Record extracts below:
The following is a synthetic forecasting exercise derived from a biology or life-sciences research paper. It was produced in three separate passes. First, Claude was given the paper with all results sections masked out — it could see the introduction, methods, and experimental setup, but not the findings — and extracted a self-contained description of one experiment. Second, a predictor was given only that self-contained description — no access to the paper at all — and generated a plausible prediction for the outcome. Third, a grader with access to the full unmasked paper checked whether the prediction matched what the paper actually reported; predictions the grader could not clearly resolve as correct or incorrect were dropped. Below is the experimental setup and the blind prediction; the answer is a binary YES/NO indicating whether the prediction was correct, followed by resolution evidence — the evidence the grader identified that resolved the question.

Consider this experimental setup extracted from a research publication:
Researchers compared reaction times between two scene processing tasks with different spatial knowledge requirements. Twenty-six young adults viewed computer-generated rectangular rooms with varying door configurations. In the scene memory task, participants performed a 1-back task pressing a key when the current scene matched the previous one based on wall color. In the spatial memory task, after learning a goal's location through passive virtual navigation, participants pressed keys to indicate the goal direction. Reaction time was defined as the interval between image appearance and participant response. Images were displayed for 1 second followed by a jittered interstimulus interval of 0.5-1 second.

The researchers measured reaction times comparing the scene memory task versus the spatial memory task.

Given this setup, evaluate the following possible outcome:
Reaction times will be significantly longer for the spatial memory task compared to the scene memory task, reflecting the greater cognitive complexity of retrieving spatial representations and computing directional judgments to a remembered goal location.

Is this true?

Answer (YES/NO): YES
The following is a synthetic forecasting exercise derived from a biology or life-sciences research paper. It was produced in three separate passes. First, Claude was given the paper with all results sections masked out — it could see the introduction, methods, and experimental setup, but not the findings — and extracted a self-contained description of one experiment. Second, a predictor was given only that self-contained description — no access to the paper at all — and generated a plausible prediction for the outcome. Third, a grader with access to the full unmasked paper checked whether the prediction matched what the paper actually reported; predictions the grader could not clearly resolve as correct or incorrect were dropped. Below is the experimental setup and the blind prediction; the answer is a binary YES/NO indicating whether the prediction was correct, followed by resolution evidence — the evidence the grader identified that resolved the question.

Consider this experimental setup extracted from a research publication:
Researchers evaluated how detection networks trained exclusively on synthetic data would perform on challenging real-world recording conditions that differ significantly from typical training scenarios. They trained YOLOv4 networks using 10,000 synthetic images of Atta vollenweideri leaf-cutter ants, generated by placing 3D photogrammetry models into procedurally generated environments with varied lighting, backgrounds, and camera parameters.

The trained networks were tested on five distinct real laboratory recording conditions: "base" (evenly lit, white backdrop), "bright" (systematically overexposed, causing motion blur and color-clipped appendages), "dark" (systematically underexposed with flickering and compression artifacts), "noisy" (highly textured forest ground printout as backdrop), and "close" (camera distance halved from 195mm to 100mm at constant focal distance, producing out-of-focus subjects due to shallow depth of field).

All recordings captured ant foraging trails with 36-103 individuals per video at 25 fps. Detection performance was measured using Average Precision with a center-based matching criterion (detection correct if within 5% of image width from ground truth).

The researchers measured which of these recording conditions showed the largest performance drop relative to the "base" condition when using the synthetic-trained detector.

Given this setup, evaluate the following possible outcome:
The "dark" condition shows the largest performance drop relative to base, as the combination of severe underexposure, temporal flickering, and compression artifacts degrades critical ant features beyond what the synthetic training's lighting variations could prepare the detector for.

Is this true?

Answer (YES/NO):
End of Record extracts.
* The problem: Copy the data above in full, character for character.

* Exercise result:
The following is a synthetic forecasting exercise derived from a biology or life-sciences research paper. It was produced in three separate passes. First, Claude was given the paper with all results sections masked out — it could see the introduction, methods, and experimental setup, but not the findings — and extracted a self-contained description of one experiment. Second, a predictor was given only that self-contained description — no access to the paper at all — and generated a plausible prediction for the outcome. Third, a grader with access to the full unmasked paper checked whether the prediction matched what the paper actually reported; predictions the grader could not clearly resolve as correct or incorrect were dropped. Below is the experimental setup and the blind prediction; the answer is a binary YES/NO indicating whether the prediction was correct, followed by resolution evidence — the evidence the grader identified that resolved the question.

Consider this experimental setup extracted from a research publication:
Researchers compared reaction times between two scene processing tasks with different spatial knowledge requirements. Twenty-six young adults viewed computer-generated rectangular rooms with varying door configurations. In the scene memory task, participants performed a 1-back task pressing a key when the current scene matched the previous one based on wall color. In the spatial memory task, after learning a goal's location through passive virtual navigation, participants pressed keys to indicate the goal direction. Reaction time was defined as the interval between image appearance and participant response. Images were displayed for 1 second followed by a jittered interstimulus interval of 0.5-1 second.

The researchers measured reaction times comparing the scene memory task versus the spatial memory task.

Given this setup, evaluate the following possible outcome:
Reaction times will be significantly longer for the spatial memory task compared to the scene memory task, reflecting the greater cognitive complexity of retrieving spatial representations and computing directional judgments to a remembered goal location.

Is this true?

Answer (YES/NO): YES
The following is a synthetic forecasting exercise derived from a biology or life-sciences research paper. It was produced in three separate passes. First, Claude was given the paper with all results sections masked out — it could see the introduction, methods, and experimental setup, but not the findings — and extracted a self-contained description of one experiment. Second, a predictor was given only that self-contained description — no access to the paper at all — and generated a plausible prediction for the outcome. Third, a grader with access to the full unmasked paper checked whether the prediction matched what the paper actually reported; predictions the grader could not clearly resolve as correct or incorrect were dropped. Below is the experimental setup and the blind prediction; the answer is a binary YES/NO indicating whether the prediction was correct, followed by resolution evidence — the evidence the grader identified that resolved the question.

Consider this experimental setup extracted from a research publication:
Researchers evaluated how detection networks trained exclusively on synthetic data would perform on challenging real-world recording conditions that differ significantly from typical training scenarios. They trained YOLOv4 networks using 10,000 synthetic images of Atta vollenweideri leaf-cutter ants, generated by placing 3D photogrammetry models into procedurally generated environments with varied lighting, backgrounds, and camera parameters.

The trained networks were tested on five distinct real laboratory recording conditions: "base" (evenly lit, white backdrop), "bright" (systematically overexposed, causing motion blur and color-clipped appendages), "dark" (systematically underexposed with flickering and compression artifacts), "noisy" (highly textured forest ground printout as backdrop), and "close" (camera distance halved from 195mm to 100mm at constant focal distance, producing out-of-focus subjects due to shallow depth of field).

All recordings captured ant foraging trails with 36-103 individuals per video at 25 fps. Detection performance was measured using Average Precision with a center-based matching criterion (detection correct if within 5% of image width from ground truth).

The researchers measured which of these recording conditions showed the largest performance drop relative to the "base" condition when using the synthetic-trained detector.

Given this setup, evaluate the following possible outcome:
The "dark" condition shows the largest performance drop relative to base, as the combination of severe underexposure, temporal flickering, and compression artifacts degrades critical ant features beyond what the synthetic training's lighting variations could prepare the detector for.

Is this true?

Answer (YES/NO):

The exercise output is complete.